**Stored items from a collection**
━━━━
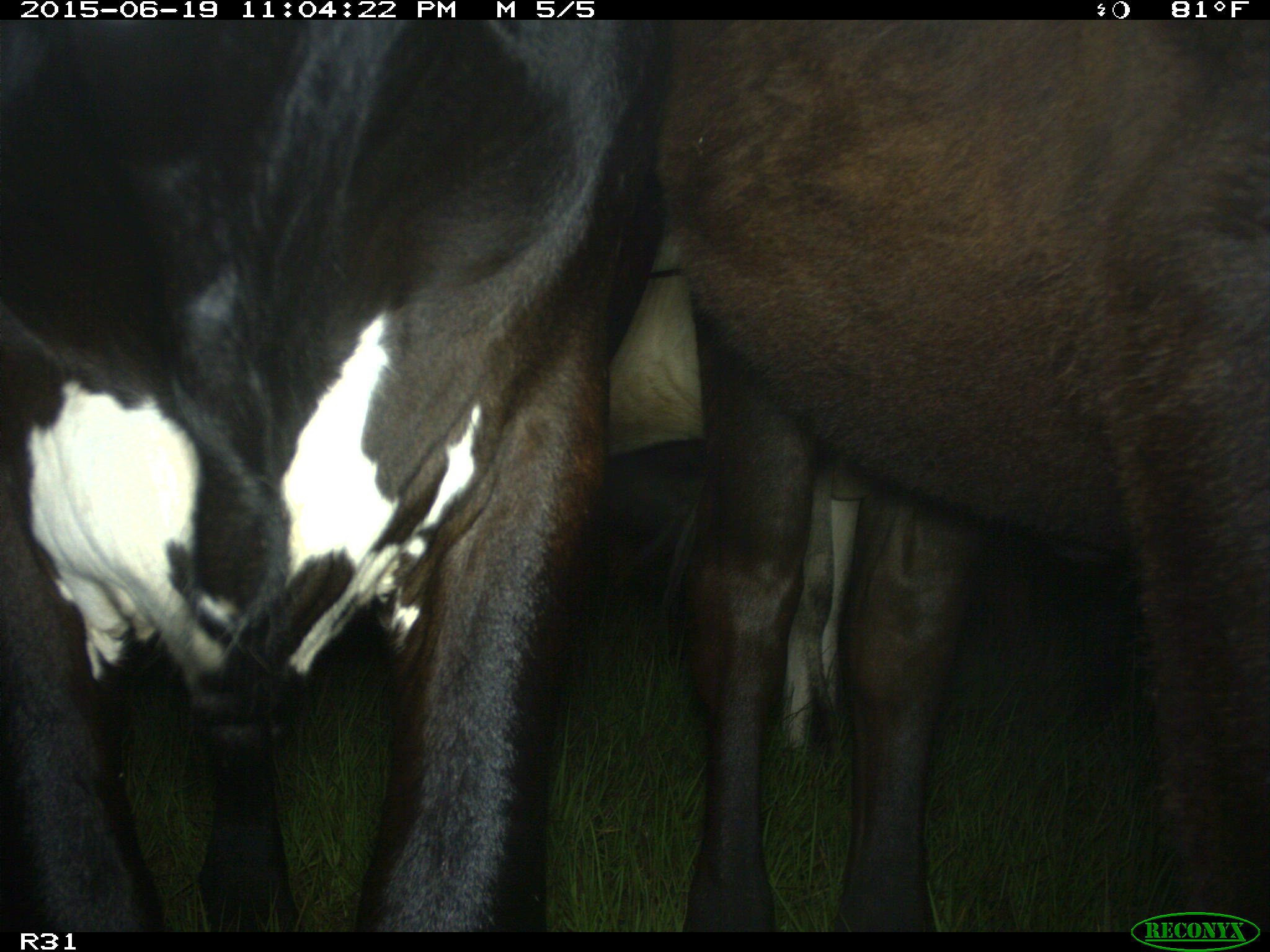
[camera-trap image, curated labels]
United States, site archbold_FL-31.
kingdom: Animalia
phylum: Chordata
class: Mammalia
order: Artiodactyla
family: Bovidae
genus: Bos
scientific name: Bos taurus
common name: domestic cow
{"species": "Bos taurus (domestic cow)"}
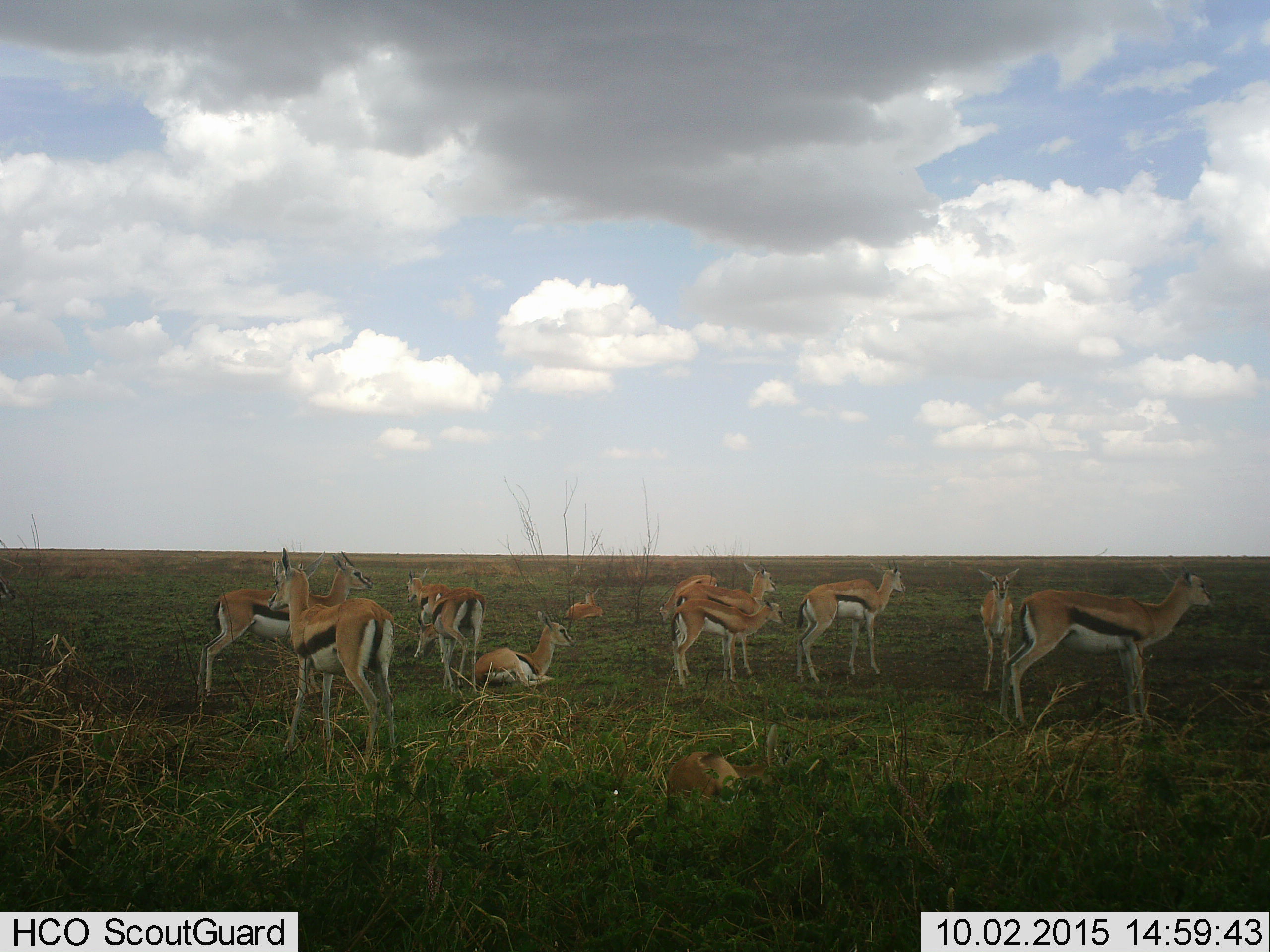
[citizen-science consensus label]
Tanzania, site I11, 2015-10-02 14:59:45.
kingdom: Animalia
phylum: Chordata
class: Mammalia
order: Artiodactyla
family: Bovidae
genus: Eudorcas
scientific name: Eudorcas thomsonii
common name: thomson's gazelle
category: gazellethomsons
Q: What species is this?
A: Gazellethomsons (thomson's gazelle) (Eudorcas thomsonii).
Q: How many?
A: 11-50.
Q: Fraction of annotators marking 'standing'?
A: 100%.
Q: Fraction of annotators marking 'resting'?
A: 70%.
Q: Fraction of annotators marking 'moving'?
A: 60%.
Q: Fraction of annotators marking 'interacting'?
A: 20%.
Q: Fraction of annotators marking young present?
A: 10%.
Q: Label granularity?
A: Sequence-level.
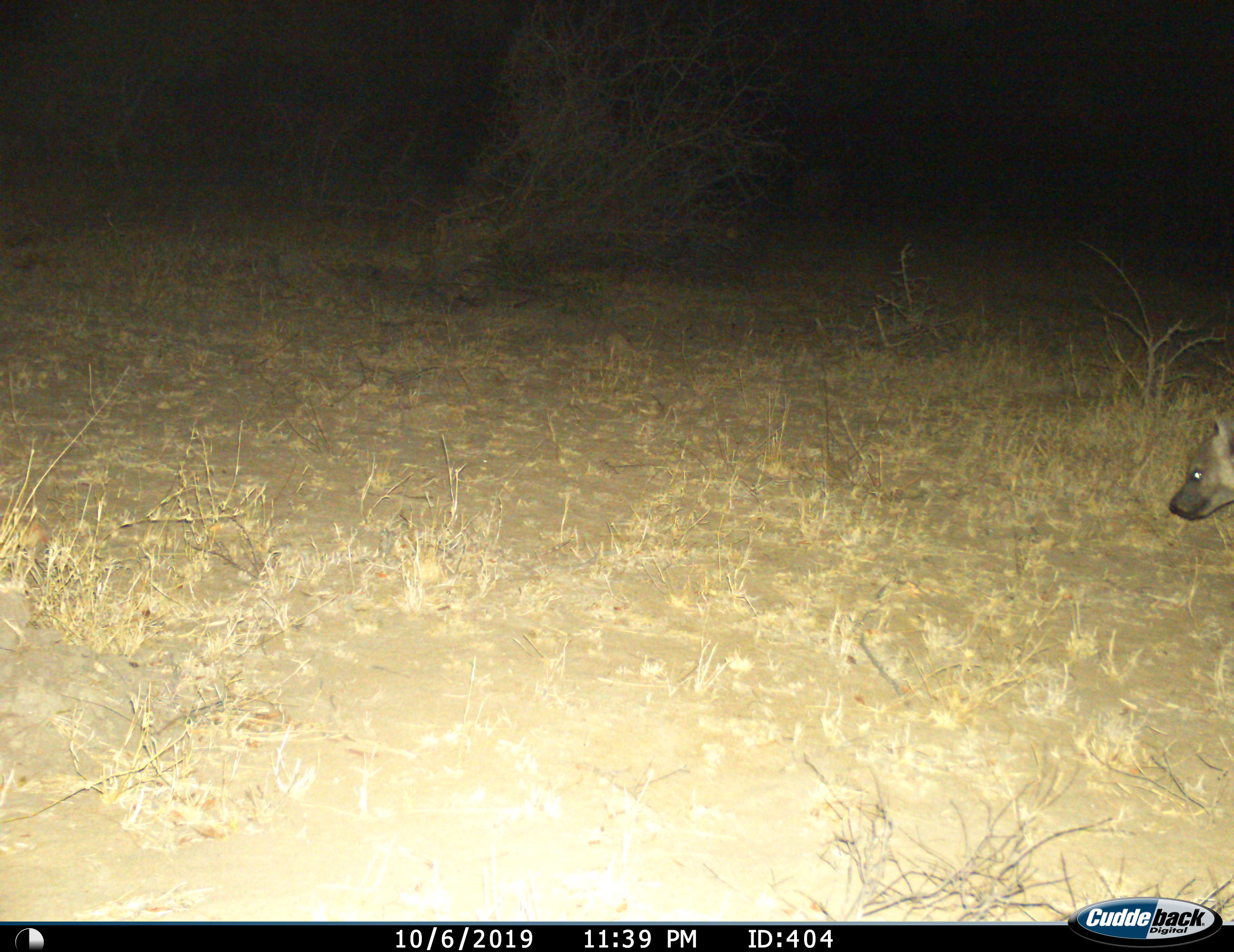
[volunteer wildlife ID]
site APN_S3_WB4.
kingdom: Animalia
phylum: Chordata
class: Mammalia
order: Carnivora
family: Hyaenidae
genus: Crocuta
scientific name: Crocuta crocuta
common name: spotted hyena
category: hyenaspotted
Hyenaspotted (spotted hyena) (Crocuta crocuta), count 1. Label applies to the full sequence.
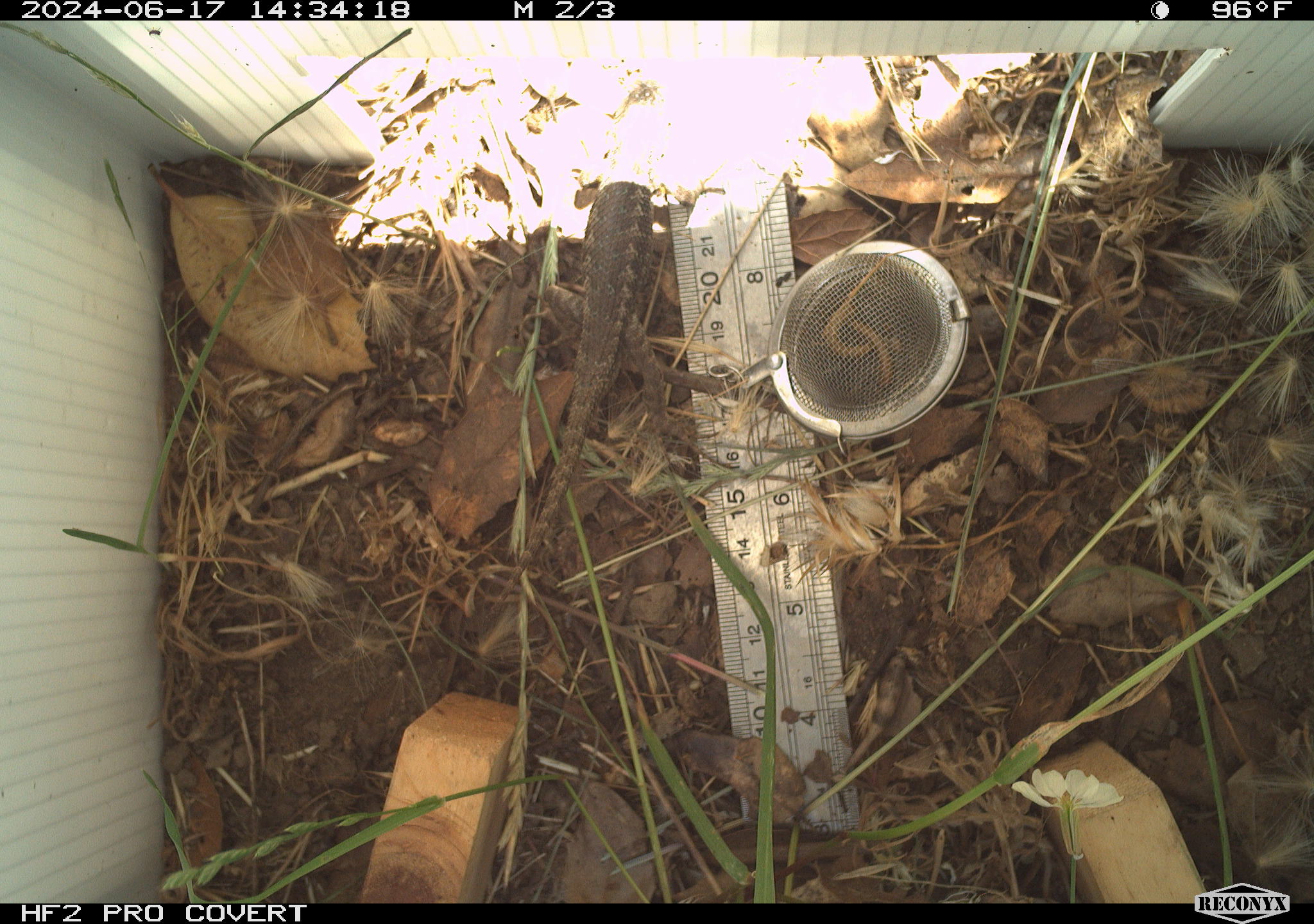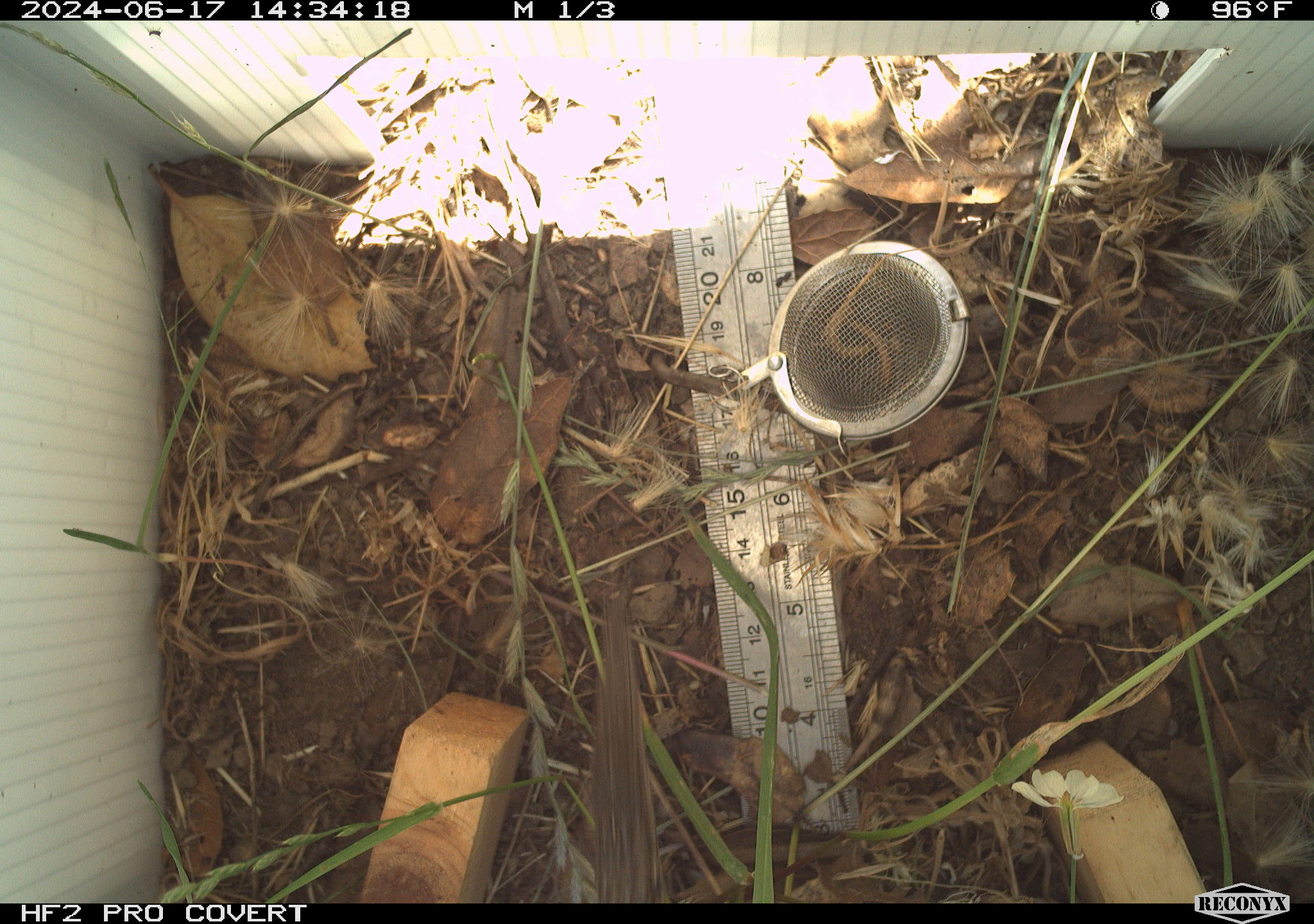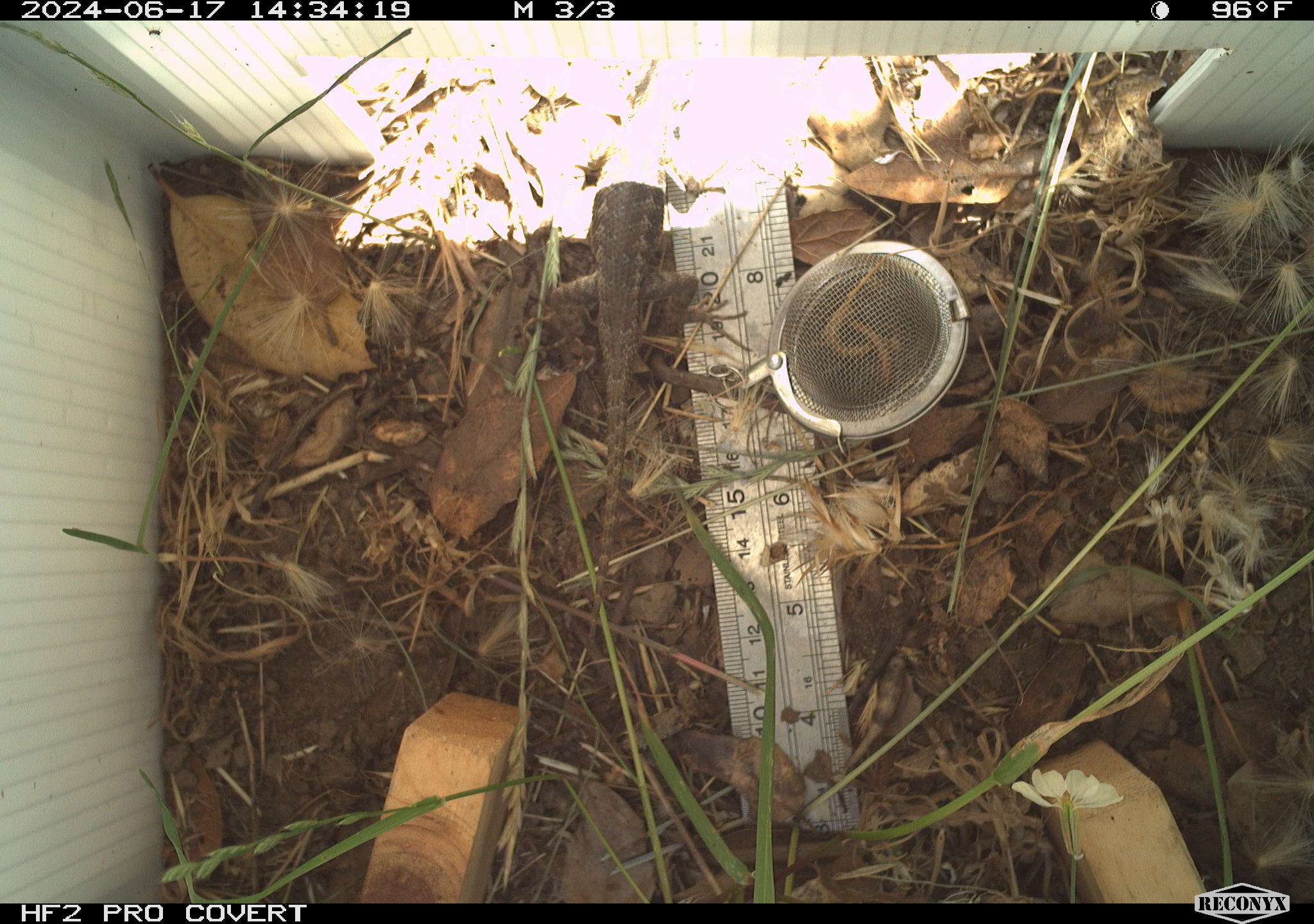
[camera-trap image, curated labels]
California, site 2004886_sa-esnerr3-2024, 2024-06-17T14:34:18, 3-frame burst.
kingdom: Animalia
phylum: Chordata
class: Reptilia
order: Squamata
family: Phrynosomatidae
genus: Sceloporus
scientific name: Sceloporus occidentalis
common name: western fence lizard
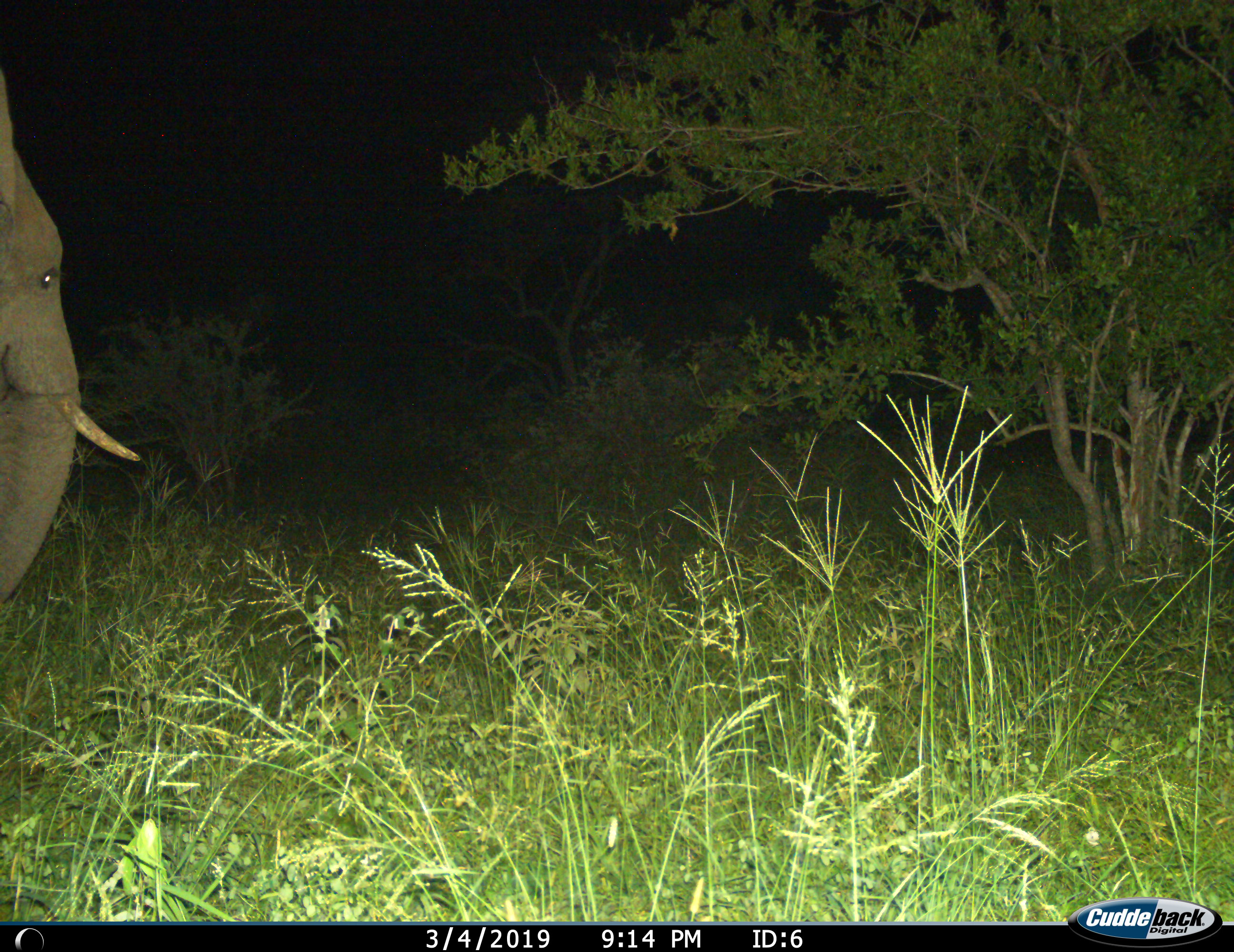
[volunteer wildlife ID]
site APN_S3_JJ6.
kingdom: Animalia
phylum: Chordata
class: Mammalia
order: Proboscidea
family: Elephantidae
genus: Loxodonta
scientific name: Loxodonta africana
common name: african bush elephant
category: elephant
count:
━━━━
**What the exercise asks**
From the records above, work out how many lines contain the string "common". Give only the number.

**Exercise output**
5